“PLEASE, SIR, can I have some more?” is not normally the reaction of St Joseph’s College’s school children at lunch times.
But on Friday October 7, the Trent Vale school held their own fast to mark Cafod’s international day of action.
Caroline Cirino, head of religious education at the school, explained: “Normally we just hold a collection, but this year we decided as part of our Be the Change campaign that we would act in solidarity with those who have less than us and give our children just a small insight into what life is like with a hungry belly – how, indeed, many children on the planet feel every day.” Gone, then, were the meat and two veg, spotted dick and custard and the choice of salads and sandwiches. Instead, there were just three pans of soup: tomato, minestrone or vegetable with a single dry bun.
At break time the bacon butties and sumptuous snacks were also off the menu, only to be replaced by dry toast.

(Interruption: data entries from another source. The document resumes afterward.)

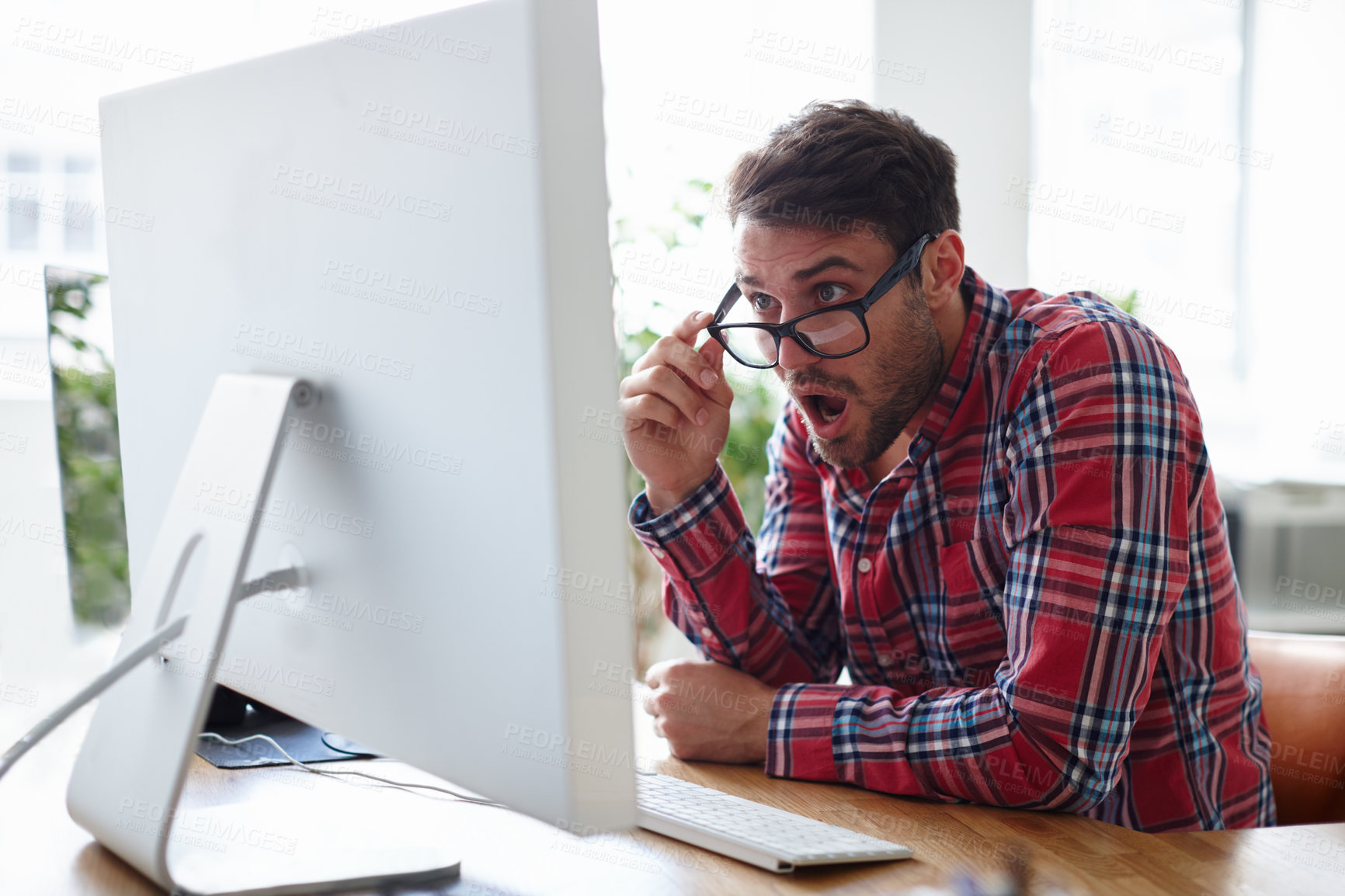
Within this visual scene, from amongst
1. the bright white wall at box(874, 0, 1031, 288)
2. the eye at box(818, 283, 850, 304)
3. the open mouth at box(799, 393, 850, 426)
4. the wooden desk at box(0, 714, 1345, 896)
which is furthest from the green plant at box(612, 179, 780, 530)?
the wooden desk at box(0, 714, 1345, 896)

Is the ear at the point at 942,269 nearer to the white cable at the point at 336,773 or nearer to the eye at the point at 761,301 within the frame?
the eye at the point at 761,301

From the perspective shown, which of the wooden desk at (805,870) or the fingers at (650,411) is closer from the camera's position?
the wooden desk at (805,870)

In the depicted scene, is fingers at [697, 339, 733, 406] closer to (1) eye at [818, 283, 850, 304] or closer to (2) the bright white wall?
(1) eye at [818, 283, 850, 304]

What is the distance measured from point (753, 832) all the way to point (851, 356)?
59cm

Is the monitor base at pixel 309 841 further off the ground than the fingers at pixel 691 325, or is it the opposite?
the fingers at pixel 691 325

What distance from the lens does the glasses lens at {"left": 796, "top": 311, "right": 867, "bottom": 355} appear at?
121 cm

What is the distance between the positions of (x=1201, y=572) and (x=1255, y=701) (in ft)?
0.62

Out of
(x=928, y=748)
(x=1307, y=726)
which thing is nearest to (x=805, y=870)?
(x=928, y=748)

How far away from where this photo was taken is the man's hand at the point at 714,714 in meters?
1.08

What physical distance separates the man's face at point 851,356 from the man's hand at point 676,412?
3.3 inches

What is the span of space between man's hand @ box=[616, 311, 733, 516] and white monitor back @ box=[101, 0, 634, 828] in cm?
54

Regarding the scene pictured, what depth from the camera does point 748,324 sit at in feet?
3.94

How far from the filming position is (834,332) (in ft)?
4.02

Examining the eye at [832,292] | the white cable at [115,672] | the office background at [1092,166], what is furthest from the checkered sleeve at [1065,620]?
the office background at [1092,166]
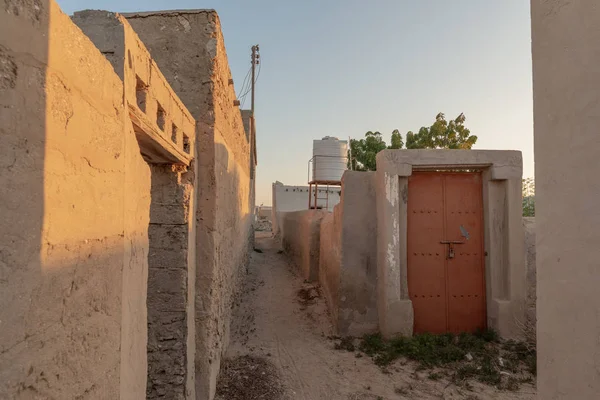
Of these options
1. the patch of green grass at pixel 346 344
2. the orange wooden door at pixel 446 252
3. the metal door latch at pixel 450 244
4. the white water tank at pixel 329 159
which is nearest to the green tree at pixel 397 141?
the white water tank at pixel 329 159

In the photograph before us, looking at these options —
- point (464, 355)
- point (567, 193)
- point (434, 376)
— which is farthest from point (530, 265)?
point (567, 193)

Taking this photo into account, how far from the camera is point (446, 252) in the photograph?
572cm

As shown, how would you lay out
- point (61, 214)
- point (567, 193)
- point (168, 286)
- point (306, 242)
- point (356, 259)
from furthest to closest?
point (306, 242), point (356, 259), point (168, 286), point (567, 193), point (61, 214)

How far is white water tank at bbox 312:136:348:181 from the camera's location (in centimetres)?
1200

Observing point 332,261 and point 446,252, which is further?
point 332,261

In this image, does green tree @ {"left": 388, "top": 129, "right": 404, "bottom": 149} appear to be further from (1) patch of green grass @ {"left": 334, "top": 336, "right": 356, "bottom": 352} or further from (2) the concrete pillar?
(2) the concrete pillar

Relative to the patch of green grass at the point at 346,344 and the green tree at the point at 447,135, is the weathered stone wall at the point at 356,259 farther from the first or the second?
the green tree at the point at 447,135

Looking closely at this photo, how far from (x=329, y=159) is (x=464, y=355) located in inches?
319

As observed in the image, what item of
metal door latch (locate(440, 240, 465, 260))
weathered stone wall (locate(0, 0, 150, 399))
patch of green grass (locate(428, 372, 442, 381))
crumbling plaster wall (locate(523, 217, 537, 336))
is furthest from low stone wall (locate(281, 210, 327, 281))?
weathered stone wall (locate(0, 0, 150, 399))

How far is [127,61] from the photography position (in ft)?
5.82

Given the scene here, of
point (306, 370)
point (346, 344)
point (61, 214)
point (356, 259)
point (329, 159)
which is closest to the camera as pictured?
point (61, 214)

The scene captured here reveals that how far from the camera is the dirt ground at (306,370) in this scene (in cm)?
392

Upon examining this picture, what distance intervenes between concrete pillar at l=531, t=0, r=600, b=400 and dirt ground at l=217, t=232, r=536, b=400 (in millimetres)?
2110

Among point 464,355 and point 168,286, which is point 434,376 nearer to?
point 464,355
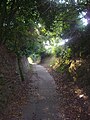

Matthew Field, 12, from Newcastle-under-Lyme, said: “It’s a great idea. I must admit I had a big breakfast so I didn’t feel too hungry, but it did make me consider what life is like for children in the developing world.” Ellie Scott, 13, from Alsager, said: “I don’t like soup and I didn’t even try it. But it was good to go one afternoon feeling a little hungry. It made me realise what life must be like for children in Africa and India.”